Task to complete
Transcribe the news report below from "Though they survived" to "the torture lasted." without any alteration.

Source text
-.-.-
Two students of Madon­na University, Akpugo Campus, Enugu State, have told the horrifying story of torture they suffered in the hands of key officials of the tertiary institution.

The duo, Stanley Okoye, 23, a final year Civil Engineering student and Ga-Lim Aondofa Lord, escaped death by the whiskers after they were allegedly abducted from their rooms February 3, 2015, in the dead of the night, in commando fashion, by the Chief Security Officer of the university, Okey Ogbonna and the Dean of Student Affairs, Rev. Fr. Isaac Nginga, a Catholic priest, in company of others and taken to a secluded area on the campus, where they were tortured, brutalized, dehu­manised and left to die, but through divine intervention, they lived to tell the story.

Though they survived the ordeal, they are still undergoing treatment for the almost fatal injuries they received in the hands of their tormentors.


For instance, Stanley still needs to undergo special surgery in Germany on the spine to repair a major damage inflicted on him while the torture lasted.

Aondofa suffered a dislocated jaw that required having his jaws held together with special dental wire to allow the injury heal. The duo would for the rest of their lives bear the burden of the deep psychological scars imprinted on their minds by the experience.
Meanwhile, they are still battling to get the results of their degree examinations released. Accompanied by their parents, the victims who visited The Sun office in Onitsha gave a chilling account of what they passed through in the campus, and revealed the alleged moves by the university management to cover up the truth.
-.-.-
Dataset

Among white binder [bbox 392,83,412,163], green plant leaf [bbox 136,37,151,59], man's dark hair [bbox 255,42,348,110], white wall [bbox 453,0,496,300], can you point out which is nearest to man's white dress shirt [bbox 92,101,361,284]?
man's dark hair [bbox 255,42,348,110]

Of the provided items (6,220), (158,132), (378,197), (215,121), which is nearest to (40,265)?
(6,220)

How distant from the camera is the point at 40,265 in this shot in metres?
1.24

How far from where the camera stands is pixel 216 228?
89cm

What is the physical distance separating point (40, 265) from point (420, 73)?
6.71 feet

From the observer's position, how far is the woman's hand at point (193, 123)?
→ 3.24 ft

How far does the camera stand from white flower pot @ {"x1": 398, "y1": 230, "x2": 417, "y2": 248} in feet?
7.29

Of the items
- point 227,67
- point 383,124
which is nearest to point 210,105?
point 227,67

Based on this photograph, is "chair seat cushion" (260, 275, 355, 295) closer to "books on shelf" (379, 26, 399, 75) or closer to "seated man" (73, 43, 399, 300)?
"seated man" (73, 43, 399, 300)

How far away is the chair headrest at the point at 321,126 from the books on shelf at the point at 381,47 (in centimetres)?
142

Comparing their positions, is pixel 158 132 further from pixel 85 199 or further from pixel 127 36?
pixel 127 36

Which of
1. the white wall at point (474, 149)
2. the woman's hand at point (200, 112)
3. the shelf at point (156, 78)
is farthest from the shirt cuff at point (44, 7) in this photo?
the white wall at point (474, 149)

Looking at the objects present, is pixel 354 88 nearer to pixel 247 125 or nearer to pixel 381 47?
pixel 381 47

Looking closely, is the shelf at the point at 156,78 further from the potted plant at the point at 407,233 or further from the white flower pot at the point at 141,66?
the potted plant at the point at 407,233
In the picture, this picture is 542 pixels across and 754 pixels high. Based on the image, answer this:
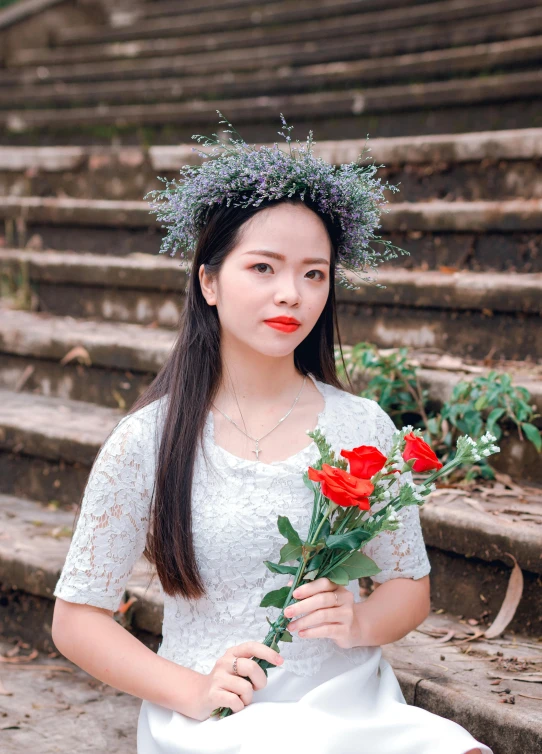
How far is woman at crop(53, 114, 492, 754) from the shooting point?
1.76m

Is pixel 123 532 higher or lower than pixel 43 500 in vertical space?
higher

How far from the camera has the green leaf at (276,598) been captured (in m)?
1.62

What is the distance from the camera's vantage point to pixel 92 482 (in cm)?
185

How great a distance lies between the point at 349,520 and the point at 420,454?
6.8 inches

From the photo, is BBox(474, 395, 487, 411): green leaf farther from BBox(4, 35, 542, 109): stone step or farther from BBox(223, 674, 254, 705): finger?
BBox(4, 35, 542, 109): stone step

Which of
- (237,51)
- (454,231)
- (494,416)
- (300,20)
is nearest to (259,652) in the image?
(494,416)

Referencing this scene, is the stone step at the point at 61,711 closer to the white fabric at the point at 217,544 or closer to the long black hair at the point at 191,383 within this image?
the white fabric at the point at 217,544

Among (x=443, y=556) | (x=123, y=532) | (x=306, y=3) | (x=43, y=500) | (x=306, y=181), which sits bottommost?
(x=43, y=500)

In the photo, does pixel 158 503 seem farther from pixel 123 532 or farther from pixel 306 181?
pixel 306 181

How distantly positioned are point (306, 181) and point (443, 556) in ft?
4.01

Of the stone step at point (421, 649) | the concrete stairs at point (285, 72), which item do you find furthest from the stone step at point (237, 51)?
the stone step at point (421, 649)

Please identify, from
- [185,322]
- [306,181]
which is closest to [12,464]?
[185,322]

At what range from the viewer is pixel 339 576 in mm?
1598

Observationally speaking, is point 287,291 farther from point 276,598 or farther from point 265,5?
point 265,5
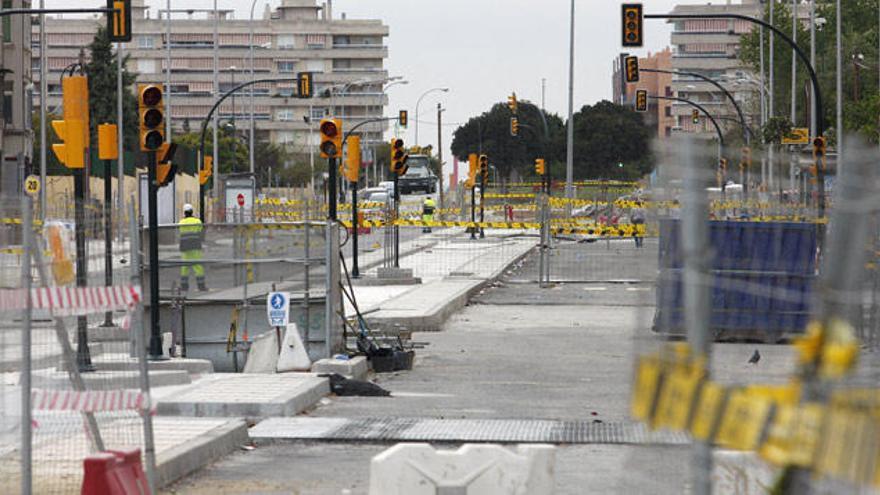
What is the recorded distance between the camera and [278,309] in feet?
-.-.-
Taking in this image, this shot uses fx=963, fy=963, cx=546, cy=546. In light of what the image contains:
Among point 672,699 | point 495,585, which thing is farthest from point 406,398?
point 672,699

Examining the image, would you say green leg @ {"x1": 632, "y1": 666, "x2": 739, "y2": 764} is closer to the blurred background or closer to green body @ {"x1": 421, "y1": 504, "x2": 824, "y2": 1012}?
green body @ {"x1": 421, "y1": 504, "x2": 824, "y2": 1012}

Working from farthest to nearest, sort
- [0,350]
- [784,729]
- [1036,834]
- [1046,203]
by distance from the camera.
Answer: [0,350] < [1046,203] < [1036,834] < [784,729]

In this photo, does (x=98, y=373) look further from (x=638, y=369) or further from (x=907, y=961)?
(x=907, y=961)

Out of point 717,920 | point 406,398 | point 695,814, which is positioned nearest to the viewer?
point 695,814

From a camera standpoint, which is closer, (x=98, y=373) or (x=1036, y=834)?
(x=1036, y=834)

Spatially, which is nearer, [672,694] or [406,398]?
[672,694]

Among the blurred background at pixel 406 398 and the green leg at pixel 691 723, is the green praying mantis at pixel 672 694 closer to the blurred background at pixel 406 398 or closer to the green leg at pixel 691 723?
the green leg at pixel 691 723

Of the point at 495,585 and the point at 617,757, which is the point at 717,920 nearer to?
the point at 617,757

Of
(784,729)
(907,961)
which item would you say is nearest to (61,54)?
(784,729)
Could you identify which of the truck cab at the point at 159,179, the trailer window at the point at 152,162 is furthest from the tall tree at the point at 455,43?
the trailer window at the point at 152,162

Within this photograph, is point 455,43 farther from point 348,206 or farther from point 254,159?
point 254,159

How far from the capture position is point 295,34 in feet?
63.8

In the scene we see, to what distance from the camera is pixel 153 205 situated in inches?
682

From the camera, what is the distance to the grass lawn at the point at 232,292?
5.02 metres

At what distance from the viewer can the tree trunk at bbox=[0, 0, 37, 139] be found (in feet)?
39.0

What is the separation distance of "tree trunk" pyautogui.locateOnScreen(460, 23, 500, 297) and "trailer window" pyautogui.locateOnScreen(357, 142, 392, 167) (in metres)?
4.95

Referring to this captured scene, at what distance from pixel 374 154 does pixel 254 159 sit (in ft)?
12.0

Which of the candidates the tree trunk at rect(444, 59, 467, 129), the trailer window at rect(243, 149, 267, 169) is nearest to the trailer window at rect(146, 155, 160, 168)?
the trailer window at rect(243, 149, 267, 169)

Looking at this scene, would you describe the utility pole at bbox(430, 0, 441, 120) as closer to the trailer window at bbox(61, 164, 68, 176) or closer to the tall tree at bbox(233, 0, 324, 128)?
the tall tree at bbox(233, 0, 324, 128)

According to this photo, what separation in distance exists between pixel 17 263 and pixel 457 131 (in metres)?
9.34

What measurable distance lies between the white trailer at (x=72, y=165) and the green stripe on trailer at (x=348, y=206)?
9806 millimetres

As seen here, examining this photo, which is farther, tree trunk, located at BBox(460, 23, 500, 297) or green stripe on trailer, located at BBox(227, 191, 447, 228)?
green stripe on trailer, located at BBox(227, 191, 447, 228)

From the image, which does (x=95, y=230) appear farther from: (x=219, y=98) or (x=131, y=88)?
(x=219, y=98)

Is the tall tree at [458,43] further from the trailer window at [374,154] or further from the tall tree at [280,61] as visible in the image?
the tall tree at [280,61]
-.-.-
Answer area
Though they survived the ordeal, they are still undergoing treatment for the almost fatal injuries they received in the hands of their tormentors.


For instance, Stanley still needs to undergo special surgery in Germany on the spine to repair a major damage inflicted on him while the torture lasted.